Posazhennikova Anna, Trujillo-Martinez Mauricio, Kroha Johann
Department of Physics, Royal Holloway, University of London, Egham, Surrey TW20 0EX, United Kingdom.
Physikalisches Institut and Bethe Center for Theoretical Physics, Universität Bonn, Nussallee 12, D-53115 Bonn, Germany.
Phys Rev Lett. 2016 Jun 3;116(22):225304. doi: 10.1103/PhysRevLett.116.225304. Epub 2016 Jun 2.
A Bose gas in a double-well potential, exhibiting a true Bose-Einstein condensate (BEC) amplitude and initially performing Josephson oscillations, is a prototype of an isolated, nonequilibrium many-body system. We investigate the quasiparticle (QP) creation and thermalization dynamics of this system by solving the time-dependent Keldysh-Bogoliubov equations. We find avalanchelike QP creation due to a parametric resonance between BEC and QP oscillations, followed by slow, exponential relaxation to a thermal state at an elevated temperature, controlled by the initial excitation energy of the oscillating BEC above its ground state. The crossover between the two regimes occurs because of an effective decoupling of the QP and BEC oscillations. This dynamics is analogous to elementary particle creation in models of the early universe. The thermalization in our setup occurs because the BEC acts as a grand canonical reservoir for the quasiparticle system.

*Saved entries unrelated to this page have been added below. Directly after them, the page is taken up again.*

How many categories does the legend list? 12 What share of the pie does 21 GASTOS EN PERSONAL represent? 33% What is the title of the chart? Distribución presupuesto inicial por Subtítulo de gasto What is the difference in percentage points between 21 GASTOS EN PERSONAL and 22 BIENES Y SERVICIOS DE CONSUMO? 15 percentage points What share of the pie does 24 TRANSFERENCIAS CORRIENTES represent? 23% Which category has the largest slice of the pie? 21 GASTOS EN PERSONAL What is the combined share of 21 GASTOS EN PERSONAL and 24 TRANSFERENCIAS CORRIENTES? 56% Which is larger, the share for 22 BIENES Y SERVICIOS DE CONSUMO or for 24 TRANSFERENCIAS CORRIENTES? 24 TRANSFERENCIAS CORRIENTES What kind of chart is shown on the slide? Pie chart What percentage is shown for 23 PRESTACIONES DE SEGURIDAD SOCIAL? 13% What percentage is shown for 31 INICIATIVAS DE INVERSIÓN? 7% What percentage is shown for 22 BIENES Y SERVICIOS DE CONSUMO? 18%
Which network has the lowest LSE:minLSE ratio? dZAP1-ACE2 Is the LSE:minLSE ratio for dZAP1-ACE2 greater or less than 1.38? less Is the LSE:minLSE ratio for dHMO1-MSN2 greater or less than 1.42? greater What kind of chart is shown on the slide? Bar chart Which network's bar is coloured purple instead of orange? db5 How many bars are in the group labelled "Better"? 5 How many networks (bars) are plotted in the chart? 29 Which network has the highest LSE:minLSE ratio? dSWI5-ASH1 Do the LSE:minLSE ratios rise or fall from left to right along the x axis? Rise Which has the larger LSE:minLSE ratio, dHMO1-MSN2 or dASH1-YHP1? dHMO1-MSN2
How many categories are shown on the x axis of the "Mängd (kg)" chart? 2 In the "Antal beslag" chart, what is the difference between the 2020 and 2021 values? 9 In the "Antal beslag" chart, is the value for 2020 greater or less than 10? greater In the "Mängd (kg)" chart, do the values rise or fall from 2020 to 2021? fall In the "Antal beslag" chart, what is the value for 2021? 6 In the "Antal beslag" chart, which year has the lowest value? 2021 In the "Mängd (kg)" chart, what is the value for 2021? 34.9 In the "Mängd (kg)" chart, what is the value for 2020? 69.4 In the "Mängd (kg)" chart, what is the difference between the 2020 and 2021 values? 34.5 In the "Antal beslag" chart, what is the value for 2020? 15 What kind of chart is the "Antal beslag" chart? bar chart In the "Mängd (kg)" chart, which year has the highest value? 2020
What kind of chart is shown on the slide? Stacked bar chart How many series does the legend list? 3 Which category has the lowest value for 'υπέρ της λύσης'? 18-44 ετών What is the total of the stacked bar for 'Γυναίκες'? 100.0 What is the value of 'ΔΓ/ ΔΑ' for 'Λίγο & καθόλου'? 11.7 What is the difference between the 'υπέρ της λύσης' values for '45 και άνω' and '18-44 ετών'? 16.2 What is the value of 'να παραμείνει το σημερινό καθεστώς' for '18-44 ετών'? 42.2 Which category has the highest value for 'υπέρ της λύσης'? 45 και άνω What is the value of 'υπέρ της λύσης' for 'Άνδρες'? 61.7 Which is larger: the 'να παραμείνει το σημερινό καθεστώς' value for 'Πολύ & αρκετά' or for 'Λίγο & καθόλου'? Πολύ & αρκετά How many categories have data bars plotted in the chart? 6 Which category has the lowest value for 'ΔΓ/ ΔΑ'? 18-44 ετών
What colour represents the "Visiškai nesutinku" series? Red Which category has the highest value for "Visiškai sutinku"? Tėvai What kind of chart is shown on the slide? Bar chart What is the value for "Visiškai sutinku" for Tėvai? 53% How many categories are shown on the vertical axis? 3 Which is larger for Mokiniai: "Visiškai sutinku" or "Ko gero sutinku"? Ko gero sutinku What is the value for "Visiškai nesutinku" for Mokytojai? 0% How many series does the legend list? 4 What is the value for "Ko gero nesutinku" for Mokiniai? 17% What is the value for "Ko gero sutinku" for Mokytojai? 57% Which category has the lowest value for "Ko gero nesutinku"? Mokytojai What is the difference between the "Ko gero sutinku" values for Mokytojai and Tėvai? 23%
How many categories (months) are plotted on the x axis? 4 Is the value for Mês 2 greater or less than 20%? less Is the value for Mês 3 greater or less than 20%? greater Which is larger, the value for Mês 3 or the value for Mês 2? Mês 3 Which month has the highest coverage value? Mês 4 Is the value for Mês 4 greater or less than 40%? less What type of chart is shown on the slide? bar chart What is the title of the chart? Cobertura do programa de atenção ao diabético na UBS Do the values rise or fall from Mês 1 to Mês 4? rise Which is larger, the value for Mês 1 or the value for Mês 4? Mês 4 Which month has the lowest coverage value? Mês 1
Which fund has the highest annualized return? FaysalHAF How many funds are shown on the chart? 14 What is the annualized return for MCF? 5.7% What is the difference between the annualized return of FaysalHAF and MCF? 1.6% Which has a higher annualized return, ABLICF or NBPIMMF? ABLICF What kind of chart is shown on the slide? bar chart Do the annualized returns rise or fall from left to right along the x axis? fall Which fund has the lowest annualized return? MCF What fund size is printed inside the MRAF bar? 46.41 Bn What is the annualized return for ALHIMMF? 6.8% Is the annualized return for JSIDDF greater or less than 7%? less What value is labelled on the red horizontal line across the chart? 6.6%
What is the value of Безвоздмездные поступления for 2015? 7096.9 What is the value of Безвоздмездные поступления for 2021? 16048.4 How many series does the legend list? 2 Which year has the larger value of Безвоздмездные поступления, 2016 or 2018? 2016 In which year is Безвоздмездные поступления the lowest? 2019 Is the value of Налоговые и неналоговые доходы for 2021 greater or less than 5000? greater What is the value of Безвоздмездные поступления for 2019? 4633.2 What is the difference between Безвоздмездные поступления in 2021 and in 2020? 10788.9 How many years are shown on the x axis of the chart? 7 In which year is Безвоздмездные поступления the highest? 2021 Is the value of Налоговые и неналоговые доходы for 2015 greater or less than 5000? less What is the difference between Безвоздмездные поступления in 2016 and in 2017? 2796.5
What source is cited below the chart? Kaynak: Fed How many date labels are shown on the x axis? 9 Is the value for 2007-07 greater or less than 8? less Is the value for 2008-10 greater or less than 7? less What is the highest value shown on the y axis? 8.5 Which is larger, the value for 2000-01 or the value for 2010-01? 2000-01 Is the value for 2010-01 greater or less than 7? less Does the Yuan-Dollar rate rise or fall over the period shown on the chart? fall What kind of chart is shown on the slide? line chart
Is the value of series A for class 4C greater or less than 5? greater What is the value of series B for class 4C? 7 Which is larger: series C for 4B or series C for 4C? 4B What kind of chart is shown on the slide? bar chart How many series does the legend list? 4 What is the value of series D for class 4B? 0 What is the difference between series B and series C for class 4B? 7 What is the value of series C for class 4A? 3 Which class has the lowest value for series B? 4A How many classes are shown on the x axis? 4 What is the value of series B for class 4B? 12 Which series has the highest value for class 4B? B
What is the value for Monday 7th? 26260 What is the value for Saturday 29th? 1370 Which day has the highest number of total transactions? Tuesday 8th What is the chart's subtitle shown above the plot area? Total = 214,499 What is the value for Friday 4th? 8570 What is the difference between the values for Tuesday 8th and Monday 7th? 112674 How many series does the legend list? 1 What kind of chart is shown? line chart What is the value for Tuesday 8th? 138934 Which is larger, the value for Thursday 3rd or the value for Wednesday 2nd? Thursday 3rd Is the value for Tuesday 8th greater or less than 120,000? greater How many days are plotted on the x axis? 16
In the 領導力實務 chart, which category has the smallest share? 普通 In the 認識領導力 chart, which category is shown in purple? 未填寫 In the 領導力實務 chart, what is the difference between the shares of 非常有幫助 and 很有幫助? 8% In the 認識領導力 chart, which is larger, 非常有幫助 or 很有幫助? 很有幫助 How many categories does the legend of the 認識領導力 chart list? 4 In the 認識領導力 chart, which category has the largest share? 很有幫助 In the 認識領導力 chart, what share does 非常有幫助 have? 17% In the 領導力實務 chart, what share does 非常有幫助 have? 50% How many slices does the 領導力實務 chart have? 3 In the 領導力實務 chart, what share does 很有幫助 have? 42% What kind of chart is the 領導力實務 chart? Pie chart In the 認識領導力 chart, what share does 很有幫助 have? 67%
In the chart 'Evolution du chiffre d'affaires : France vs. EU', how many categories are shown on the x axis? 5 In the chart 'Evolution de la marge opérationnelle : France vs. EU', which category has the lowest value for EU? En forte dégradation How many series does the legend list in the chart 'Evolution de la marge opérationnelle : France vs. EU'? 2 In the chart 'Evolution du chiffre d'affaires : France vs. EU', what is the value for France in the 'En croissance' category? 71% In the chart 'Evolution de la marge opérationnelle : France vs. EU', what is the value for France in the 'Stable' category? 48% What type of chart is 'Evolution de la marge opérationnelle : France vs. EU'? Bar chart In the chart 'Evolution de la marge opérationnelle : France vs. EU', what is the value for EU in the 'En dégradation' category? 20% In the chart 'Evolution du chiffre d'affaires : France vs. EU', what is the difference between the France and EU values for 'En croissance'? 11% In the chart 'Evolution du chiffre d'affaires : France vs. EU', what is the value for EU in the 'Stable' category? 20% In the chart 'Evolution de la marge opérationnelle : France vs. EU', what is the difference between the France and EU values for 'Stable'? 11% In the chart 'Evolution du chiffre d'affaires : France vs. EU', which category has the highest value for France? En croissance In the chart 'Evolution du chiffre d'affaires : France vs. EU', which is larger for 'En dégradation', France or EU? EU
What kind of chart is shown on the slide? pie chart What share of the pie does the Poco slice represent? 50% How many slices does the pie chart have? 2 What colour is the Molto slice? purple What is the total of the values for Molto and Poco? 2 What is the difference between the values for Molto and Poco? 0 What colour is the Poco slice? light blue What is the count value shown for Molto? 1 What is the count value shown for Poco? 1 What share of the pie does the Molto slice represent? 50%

处于双势阱中的玻色气体,展现出真正的玻色 - 爱因斯坦凝聚(BEC)振幅且最初进行约瑟夫森振荡,是一个孤立的、非平衡多体系统的原型。我们通过求解含时的凯尔迪什 - 博戈留波夫方程来研究该系统的准粒子(QP)产生和热化动力学。我们发现,由于BEC与QP振荡之间的参量共振,会出现雪崩式的QP产生,随后是缓慢的指数弛豫,弛豫到一个温度升高的热态,该热态由振荡的BEC高于其基态的初始激发能控制。这两种状态之间的转变是由于QP和BEC振荡的有效解耦。这种动力学类似于早期宇宙模型中的基本粒子产生。我们所设置系统中的热化现象之所以发生,是因为BEC为准粒子系统充当了巨正则系综。